WORK REQUIRED -> Please copy out the part of the material that opens with the line containing "Sort these, starting" and runs through to its final line, including both ends and reproducing each line without change.

○ ○ ○

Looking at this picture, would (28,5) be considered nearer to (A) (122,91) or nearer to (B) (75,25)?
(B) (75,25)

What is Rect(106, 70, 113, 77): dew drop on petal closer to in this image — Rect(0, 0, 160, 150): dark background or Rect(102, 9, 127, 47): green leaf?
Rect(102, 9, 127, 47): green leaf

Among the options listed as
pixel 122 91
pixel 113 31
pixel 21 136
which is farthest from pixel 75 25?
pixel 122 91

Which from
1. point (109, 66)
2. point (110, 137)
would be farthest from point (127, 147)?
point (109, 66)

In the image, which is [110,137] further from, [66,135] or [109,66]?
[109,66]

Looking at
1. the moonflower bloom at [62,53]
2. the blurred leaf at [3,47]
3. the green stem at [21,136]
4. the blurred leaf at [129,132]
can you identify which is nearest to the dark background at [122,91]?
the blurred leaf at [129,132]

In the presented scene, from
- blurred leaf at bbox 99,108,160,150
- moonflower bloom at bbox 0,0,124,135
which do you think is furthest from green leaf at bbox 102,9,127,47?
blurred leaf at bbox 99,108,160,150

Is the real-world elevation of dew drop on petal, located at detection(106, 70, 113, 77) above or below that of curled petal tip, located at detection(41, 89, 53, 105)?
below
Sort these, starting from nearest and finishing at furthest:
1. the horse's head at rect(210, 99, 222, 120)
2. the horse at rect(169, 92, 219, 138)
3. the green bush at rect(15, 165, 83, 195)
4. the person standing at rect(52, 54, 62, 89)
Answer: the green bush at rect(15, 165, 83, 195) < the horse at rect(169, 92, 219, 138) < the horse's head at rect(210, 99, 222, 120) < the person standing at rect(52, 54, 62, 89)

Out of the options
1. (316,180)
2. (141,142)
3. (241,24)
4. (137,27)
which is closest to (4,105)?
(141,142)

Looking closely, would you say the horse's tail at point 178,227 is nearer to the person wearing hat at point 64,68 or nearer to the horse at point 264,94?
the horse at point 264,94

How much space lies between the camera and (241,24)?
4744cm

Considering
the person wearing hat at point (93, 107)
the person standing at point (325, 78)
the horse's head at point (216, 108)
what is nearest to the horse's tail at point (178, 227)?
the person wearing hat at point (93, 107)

○ ○ ○

RESPONSE TO THE TASK ->
Sort these, starting from nearest and finishing at furthest:
1. the horse's head at rect(210, 99, 222, 120)
2. the horse at rect(169, 92, 219, 138)
3. the green bush at rect(15, 165, 83, 195)
4. the person standing at rect(52, 54, 62, 89)
Answer: the green bush at rect(15, 165, 83, 195) < the horse at rect(169, 92, 219, 138) < the horse's head at rect(210, 99, 222, 120) < the person standing at rect(52, 54, 62, 89)

Out of the options
1. (316,180)
2. (141,142)
3. (241,24)
4. (137,27)
which is closest to (4,105)?
(141,142)

Looking closely, would you say the horse's tail at point 178,227 is nearer to the person wearing hat at point 64,68 or nearer to the horse at point 264,94?
the horse at point 264,94

How much space lies between the camera and (241,24)?
4744cm

Considering
the person wearing hat at point (93, 107)
the person standing at point (325, 78)
the horse's head at point (216, 108)
what is nearest to the horse's tail at point (178, 227)?
the person wearing hat at point (93, 107)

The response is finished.